Flow cytometric analysis and microsatellite genotyping reveal extensive DNA content variation in Trypanosoma cruzi populations and expose contrasts between natural and experimental hybrids

Abstract

Trypanosoma cruzi exhibits remarkable genetic heterogeneity. This is evident at the nucleotide level but also structurally, in the form of karyotypic variation and DNA content differences between strains. Although natural populations of T. cruzi are predominantly clonal, hybrid lineages (TcIId and TcIIe) have been identified and hybridisation has been demonstrated in vitro, raising the possibility that genetic exchange may continue to shape the evolution of this pathogen. The mechanism of genetic exchange identified in the laboratory is unusual, apparently involving fusion of diploid parents followed by genome erosion. We investigated DNA content diversity in natural populations of T. cruzi in the context of its genetic subdivisions by using flow cytometric analysis and multilocus microsatellite genotyping to determine the relative DNA content and estimate the ploidy of 54 cloned isolates. The maximum difference observed was 47.5% between strain Tu18 cl2 (TcIIb) and strain C8 cl1 (TcI), which we estimated to be equivalent to approximately 73 Mb of DNA. Large DNA content differences were identified within and between discrete typing units (DTUs). In particular, the mean DNA content of TcI strains was significantly less than that for TcII strains (P<0.001). Comparisons of hybrid DTUs TcIId/IIe with corresponding parental DTUs TcIIb/IIc indicated that natural hybrids are predominantly diploid. We also measured the relative DNA content of six in vitro-generated TcI hybrid clones and their parents. In contrast to TcIId/IIe hybrid strains these experimental hybrids comprised populations of sub-tetraploid organisms with mean DNA contents 1.65-1.72 times higher than the parental organisms. The DNA contents of both parents and hybrids were shown to be relatively stable after passage through a mammalian host, heat shock or nutritional stress. The results are discussed in the context of hybridisation mechanisms in both natural and in vitro settings.

## Exercise requirements
A. According to the abstract on Trypanosoma cruzi DNA content, what was the maximum difference in DNA content observed, and between which two strains?
B. Rewrite the paragraph of the abstract on Trypanosoma cruzi DNA content that begins "Trypanosoma cruzi exhibits remarkable genetic heterogeneity" as a concise bulleted list that keeps its main facts.

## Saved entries

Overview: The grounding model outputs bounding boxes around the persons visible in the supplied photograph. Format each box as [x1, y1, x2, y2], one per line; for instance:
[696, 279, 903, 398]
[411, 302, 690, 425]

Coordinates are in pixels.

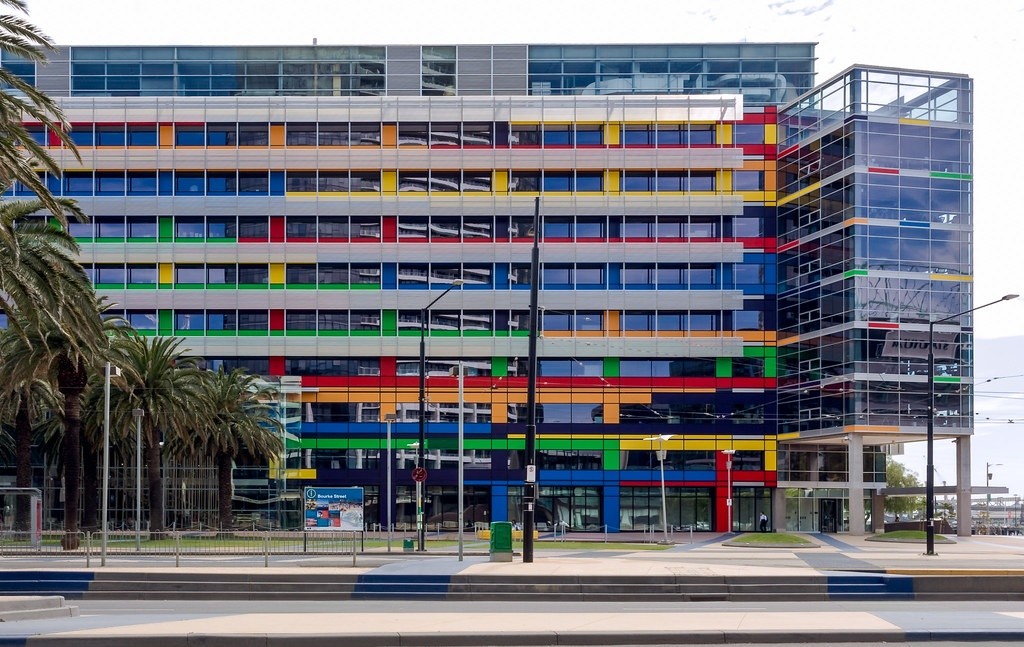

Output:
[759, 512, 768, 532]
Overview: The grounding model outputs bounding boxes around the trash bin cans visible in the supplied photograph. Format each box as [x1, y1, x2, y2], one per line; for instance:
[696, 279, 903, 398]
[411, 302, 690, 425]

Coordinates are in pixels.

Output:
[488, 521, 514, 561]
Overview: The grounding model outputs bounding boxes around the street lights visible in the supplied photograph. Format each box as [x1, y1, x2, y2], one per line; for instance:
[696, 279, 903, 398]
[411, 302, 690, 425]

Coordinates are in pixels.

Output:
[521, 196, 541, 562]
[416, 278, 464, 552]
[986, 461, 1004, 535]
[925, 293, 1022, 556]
* * *
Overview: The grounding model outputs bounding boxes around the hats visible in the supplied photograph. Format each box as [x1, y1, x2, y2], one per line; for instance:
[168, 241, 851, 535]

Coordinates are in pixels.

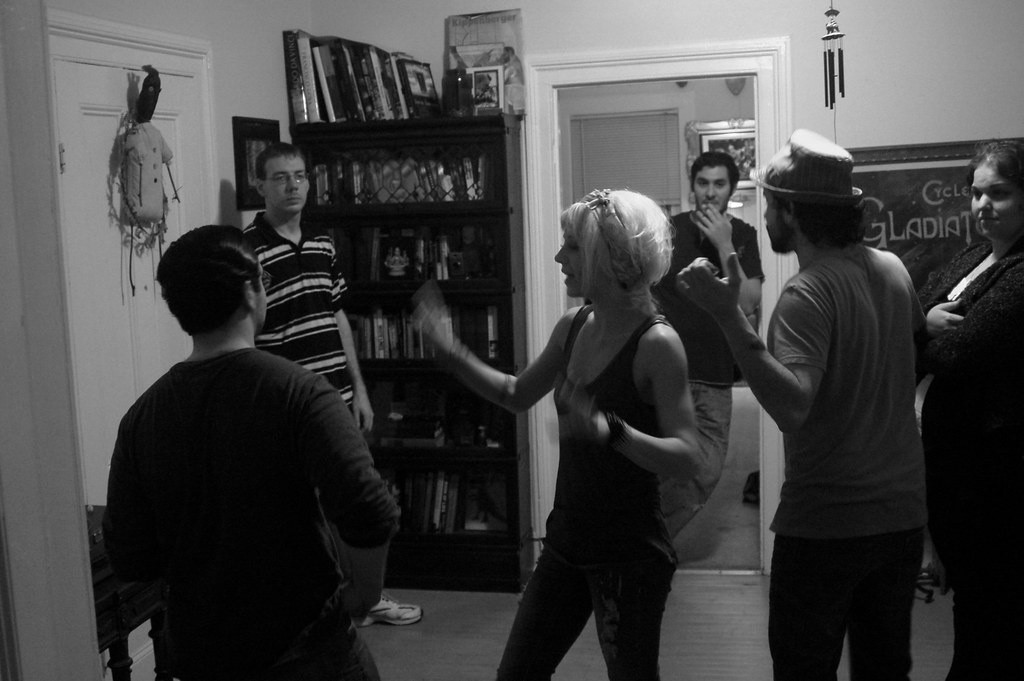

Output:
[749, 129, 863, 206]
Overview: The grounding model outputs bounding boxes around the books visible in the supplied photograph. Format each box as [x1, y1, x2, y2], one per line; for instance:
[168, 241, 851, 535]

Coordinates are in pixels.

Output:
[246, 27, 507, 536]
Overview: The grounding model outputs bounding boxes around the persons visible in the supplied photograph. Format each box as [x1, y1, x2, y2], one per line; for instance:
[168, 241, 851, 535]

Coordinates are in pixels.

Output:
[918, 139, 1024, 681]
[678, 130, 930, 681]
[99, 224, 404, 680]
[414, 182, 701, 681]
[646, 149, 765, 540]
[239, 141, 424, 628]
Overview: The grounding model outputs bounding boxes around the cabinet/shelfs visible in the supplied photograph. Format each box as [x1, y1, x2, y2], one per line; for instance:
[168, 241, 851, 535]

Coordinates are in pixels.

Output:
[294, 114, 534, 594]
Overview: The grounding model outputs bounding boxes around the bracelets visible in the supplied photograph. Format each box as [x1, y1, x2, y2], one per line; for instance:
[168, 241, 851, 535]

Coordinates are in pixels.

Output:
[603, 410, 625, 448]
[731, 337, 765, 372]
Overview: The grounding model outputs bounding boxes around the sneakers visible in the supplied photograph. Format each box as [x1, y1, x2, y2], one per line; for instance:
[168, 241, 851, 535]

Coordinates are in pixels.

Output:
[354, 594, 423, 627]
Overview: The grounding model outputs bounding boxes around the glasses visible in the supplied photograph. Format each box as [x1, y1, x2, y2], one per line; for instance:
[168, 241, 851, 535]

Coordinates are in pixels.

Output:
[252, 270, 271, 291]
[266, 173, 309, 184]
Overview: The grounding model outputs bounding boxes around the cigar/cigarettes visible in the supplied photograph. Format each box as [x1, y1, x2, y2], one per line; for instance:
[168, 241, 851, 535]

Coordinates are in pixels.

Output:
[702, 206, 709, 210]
...
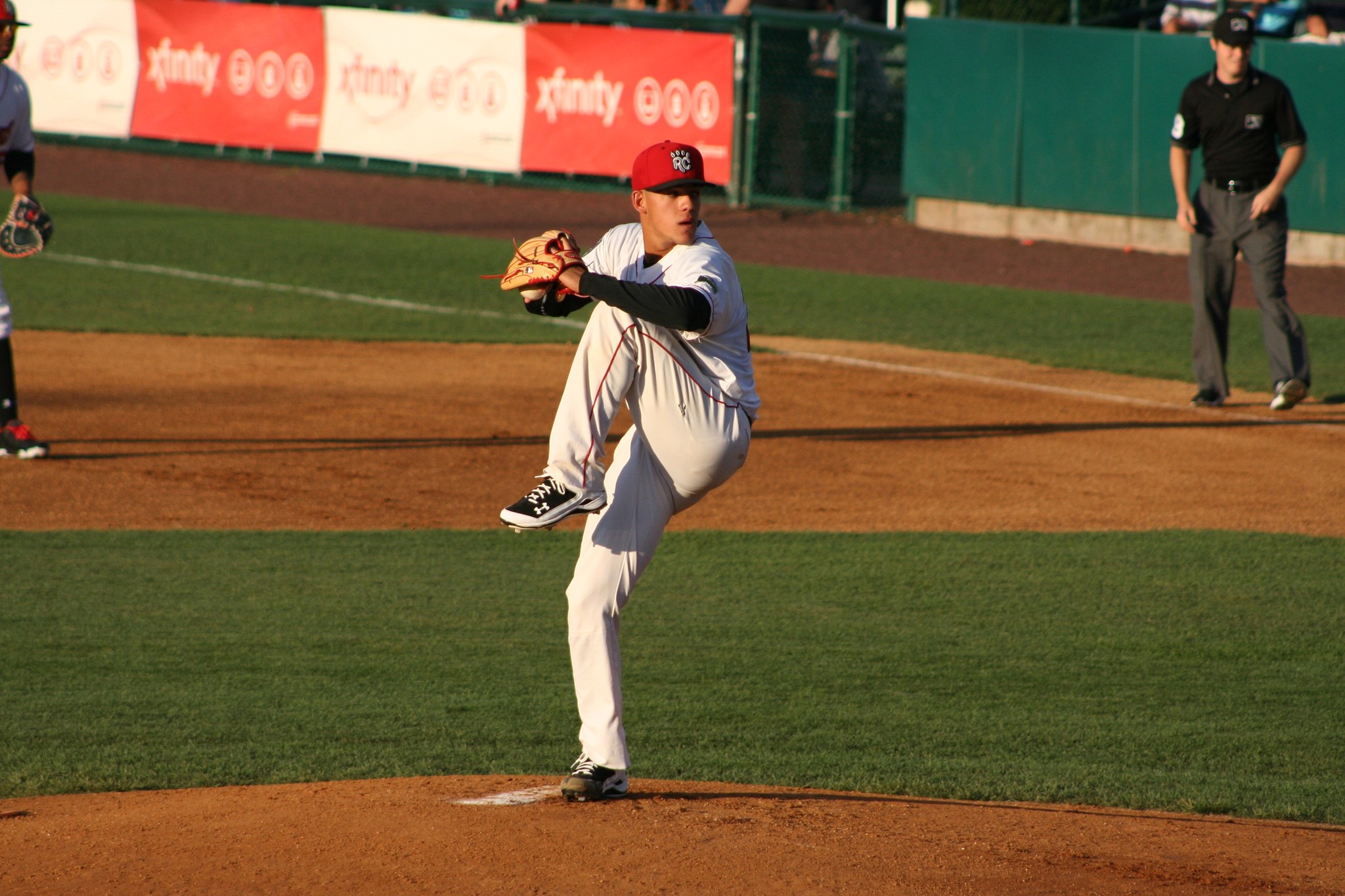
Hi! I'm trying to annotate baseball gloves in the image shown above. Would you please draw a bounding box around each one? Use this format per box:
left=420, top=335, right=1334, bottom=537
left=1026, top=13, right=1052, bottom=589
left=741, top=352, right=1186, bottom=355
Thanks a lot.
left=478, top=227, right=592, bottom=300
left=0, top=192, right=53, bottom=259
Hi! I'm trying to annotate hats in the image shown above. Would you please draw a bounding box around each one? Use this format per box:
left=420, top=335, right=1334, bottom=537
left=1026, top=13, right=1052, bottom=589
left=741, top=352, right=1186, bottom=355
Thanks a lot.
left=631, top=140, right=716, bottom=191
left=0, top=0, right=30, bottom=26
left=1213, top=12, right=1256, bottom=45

## Your responses
A. The maximum difference was 47.5%, between strain Tu18 cl2 (TcIIb) and strain C8 cl1 (TcI).

B.
- T. cruzi is genetically heterogeneous at the nucleotide level and structurally, with karyotypic and DNA content differences between strains.
- Natural populations are mainly clonal, but hybrid lineages (TcIId and TcIIe) exist, and hybridization has been shown in vitro. The laboratory mechanism appears to involve fusion of diploid parents followed by genome erosion.
- The study used flow cytometry and multilocus microsatellite genotyping to measure relative DNA content and estimate ploidy in 54 cloned isolates.
- The largest difference was 47.5%, about 73 Mb, between Tu18 cl2 (TcIIb) and C8 cl1 (TcI).
- Large differences occurred within and between discrete typing units (DTUs). TcI strains had significantly less DNA on average than TcII strains (P<0.001).
- Natural hybrids (TcIId/IIe) were mainly diploid compared with their parental DTUs (TcIIb/IIc).
- Six in vitro TcI hybrid clones were sub-tetraploid, with mean DNA contents 1.65–1.72 times those of their parents.
- DNA content in both parents and hybrids stayed relatively stable after passage through a mammalian host, heat shock, or nutritional stress.
- The results are discussed in relation to hybridization mechanisms in natural and in vitro settings.